Aqueles que desejam reviver o puritanismo (diga-se, os "neo-puritanos") são aguerridamente cessacionistas. Segundo os mesmos, o único meio de Graça para a Igreja dos presentes dias é a Bíblia, pois tendo cessado a escrita do Novo Testamento (em cerca de 90 d.C, com o Apocalipse de João) cessou-se também os chamados dons extraordinários.

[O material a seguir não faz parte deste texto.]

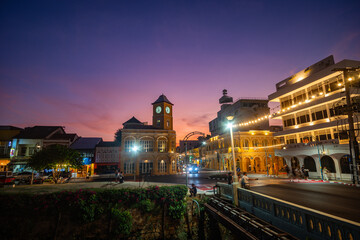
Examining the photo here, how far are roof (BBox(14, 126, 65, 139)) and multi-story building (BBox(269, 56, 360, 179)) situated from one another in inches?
1862

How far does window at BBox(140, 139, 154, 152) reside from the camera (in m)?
40.7

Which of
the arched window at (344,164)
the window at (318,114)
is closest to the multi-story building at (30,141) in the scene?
the window at (318,114)

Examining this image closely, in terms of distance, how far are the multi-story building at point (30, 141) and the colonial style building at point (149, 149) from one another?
47.5 ft

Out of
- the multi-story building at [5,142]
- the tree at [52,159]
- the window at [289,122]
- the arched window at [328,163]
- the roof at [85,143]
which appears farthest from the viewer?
the roof at [85,143]

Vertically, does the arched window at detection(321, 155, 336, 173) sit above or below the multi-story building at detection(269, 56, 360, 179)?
below

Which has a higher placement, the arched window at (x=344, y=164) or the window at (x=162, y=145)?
the window at (x=162, y=145)

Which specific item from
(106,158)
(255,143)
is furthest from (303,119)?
(106,158)

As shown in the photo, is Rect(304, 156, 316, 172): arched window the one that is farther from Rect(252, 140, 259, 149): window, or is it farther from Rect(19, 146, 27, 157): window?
Rect(19, 146, 27, 157): window

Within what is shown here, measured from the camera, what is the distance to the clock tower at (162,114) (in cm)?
4367

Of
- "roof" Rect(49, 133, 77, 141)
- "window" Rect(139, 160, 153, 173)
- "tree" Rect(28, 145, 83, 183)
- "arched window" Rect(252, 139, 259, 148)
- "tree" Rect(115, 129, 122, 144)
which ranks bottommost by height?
"window" Rect(139, 160, 153, 173)

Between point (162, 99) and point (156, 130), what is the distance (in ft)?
28.3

É certo que em grande parte os puritanos também tinham isso como verdadeiro. Seria o cúmulo dizer que os puritanos eram "pentecostais" ou mesmo que praticavam os dons em abundância (apesar de haver algumas histórias muito interessantes). Acredite, eles não eram "pentecostais" e eu também não sou. Porém mesmo a revelia destes, com santo temor, mas pondo antes da Tradição a Escritura, tomando assim posse do elemento essencial do puritanismo, creio que o puritanismo lança bases doutrinárias e eclesiásticas necessárias para a manifestação dos dons espirituais, sendo estes dons uma consequência natural do ideal puritano.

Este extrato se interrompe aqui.